Perhaps this is the most significant part, for being indeed magical; where she was obliged to mingle with ordinary people, obliged to be engaged in real life, especially that her husband was imprisoned several times and once for a five years period from 1959 to 1964 within a comprehensive campaign that included several hundreds of communists who were detained in Al-Wahat Prison and were subjected to horrific torture to the extent that sometimes some of them were killed as a result.

The third part: From One Death to Another includes her life with Ismail after his release and due to his proficiency he was appointed in many academic and economic positions even President Anwar Al-Sadat chose him to be the Minister of Planning and Economic Affairs during the whole decade of the seventies. She stops her memoirs at a decisive moment when her husband was imprisoned once again in the famous September 1981 arrests while she was in Paris for a medical trip.
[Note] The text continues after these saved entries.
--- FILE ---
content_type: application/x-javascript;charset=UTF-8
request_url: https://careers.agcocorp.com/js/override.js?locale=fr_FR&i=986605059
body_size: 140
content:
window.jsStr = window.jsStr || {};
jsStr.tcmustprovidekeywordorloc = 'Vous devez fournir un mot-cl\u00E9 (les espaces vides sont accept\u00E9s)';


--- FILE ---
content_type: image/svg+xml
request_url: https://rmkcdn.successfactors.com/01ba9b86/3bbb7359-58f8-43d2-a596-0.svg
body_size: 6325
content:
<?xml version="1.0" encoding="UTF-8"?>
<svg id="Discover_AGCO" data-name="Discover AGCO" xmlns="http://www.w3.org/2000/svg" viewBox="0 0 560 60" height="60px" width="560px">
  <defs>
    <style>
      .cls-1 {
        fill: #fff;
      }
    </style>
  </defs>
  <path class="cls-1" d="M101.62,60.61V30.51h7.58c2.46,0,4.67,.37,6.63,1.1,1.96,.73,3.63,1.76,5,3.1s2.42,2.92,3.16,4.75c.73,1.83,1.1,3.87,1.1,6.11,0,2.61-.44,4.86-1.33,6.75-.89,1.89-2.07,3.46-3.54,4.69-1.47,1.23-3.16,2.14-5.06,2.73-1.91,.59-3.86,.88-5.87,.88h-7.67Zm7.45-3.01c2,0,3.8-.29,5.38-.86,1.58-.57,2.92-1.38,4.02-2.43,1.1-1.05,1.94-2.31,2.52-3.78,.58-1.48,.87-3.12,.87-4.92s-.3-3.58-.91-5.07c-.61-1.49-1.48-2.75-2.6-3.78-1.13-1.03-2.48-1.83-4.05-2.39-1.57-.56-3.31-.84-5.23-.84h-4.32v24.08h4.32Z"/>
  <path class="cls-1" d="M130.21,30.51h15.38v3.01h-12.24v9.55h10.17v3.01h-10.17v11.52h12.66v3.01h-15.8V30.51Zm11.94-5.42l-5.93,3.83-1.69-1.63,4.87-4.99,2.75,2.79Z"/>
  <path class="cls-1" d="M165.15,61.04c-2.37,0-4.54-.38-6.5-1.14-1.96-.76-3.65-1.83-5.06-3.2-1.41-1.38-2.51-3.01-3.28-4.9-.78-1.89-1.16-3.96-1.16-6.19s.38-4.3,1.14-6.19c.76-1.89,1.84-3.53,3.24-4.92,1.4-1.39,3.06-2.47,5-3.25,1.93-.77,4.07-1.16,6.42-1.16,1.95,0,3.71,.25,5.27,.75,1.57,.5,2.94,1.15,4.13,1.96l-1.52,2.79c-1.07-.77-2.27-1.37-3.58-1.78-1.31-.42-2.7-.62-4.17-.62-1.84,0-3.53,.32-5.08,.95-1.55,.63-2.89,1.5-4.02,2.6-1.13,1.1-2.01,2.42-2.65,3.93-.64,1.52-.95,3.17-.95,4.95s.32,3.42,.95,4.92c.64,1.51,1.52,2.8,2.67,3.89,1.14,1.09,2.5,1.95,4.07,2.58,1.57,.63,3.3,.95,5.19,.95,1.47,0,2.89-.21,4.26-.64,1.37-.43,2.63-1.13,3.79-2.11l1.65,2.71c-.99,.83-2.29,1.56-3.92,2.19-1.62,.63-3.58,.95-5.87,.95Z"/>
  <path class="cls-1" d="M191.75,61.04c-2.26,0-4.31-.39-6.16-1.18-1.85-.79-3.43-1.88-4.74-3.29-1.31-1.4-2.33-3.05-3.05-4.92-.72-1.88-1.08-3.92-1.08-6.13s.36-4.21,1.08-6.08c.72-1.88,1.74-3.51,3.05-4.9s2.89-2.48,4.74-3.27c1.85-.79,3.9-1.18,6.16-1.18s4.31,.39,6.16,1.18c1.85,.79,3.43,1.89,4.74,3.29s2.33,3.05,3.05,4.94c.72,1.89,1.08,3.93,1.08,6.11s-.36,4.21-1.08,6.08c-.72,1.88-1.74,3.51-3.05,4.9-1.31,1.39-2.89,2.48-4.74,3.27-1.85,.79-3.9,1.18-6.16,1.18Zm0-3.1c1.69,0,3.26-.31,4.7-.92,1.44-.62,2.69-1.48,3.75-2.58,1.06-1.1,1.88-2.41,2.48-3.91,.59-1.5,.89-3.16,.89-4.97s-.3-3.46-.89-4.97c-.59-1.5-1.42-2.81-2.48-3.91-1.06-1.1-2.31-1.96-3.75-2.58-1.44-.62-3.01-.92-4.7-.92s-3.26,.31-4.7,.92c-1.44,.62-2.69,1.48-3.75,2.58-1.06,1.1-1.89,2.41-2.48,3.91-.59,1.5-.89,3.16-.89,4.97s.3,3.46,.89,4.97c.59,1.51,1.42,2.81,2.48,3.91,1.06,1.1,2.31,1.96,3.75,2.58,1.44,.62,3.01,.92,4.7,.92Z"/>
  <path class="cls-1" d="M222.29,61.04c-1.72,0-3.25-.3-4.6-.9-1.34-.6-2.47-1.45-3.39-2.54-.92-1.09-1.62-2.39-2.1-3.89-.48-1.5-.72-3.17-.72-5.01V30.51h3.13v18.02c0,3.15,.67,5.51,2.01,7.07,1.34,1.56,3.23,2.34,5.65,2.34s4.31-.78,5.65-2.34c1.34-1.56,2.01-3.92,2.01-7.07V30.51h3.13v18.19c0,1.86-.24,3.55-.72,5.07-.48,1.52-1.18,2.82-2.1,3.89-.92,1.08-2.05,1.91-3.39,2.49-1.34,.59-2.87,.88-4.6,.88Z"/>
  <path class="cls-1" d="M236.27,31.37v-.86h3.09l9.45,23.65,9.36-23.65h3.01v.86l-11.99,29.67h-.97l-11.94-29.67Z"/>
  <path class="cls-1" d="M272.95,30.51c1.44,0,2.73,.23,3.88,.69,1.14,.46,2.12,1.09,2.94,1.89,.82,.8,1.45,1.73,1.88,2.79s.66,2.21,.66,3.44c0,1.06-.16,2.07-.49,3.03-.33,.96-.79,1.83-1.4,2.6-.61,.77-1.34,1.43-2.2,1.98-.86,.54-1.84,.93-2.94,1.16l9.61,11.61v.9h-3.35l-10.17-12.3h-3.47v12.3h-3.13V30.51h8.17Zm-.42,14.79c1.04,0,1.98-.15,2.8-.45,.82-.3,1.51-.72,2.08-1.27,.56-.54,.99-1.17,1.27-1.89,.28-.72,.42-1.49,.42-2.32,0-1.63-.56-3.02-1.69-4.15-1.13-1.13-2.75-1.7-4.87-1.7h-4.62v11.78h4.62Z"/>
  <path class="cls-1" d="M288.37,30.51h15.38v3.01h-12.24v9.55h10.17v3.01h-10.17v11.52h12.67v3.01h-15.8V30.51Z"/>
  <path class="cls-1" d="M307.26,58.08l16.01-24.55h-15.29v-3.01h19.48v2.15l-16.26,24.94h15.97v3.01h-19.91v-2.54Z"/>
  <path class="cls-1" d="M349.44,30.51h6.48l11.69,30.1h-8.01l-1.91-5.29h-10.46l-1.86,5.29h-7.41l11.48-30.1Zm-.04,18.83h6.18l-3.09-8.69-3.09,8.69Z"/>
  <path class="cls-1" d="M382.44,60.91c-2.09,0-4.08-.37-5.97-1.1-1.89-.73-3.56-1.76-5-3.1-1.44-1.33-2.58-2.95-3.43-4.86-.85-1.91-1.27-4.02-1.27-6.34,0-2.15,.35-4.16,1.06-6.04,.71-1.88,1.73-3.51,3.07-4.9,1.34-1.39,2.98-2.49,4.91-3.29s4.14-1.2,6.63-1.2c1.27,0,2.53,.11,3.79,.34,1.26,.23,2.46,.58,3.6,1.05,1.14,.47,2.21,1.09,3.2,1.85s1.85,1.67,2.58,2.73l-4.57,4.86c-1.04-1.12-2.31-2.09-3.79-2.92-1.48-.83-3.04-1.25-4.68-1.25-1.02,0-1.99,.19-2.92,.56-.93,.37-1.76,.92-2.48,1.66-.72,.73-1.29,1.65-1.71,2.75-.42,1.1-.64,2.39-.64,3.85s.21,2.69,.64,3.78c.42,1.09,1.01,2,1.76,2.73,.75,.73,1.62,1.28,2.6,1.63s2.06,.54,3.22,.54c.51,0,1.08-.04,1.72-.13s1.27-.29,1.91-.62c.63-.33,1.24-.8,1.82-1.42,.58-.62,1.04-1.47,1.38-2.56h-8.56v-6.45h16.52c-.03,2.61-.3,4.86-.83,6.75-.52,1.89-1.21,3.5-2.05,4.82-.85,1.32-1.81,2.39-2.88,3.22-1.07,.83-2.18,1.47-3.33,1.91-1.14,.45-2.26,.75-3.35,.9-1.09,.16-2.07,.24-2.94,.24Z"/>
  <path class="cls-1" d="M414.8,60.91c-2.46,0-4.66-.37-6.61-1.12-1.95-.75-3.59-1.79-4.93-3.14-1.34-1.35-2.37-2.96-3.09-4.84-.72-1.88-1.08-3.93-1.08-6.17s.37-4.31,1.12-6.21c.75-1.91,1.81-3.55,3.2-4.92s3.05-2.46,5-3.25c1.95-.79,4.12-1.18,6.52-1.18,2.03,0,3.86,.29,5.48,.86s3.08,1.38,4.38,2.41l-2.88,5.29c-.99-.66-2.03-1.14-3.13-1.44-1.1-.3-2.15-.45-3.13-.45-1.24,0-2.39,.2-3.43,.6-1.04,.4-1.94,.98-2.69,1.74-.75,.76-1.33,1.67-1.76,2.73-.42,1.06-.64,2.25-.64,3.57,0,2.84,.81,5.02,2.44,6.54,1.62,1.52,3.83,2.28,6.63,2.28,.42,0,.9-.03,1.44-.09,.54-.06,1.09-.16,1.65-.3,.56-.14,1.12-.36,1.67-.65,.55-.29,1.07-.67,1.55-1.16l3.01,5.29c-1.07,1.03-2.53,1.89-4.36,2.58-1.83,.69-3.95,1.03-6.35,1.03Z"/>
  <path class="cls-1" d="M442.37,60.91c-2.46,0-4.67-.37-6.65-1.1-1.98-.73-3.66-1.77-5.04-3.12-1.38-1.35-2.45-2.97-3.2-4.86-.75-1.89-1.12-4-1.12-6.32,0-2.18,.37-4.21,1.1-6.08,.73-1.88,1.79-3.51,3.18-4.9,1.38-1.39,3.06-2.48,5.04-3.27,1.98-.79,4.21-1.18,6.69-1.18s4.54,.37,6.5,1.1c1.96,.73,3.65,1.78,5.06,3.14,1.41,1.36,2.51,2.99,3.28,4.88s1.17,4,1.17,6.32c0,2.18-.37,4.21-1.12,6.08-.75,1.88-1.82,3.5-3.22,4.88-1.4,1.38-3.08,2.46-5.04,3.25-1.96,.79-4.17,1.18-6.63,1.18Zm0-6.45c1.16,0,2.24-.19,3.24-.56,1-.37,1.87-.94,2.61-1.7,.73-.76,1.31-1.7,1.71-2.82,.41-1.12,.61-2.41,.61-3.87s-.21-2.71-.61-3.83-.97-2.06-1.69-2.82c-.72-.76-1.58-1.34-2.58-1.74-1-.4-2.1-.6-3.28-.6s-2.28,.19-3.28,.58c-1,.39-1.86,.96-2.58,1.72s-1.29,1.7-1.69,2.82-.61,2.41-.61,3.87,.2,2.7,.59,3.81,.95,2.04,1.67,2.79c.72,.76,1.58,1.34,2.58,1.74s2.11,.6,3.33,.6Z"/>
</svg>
She was obliged to return immediately to start the same previous confrontations with the authorities with the aim of releasing him… The memoirs precisely stop the night before Ismail’s release.

Finally, Gulpery wrote her memoirs in French, though wasn’t published, while the Arabic translation was issued recently. However, she wasn’t able to see it for she has passed away in January 2011 a few days before the revolution.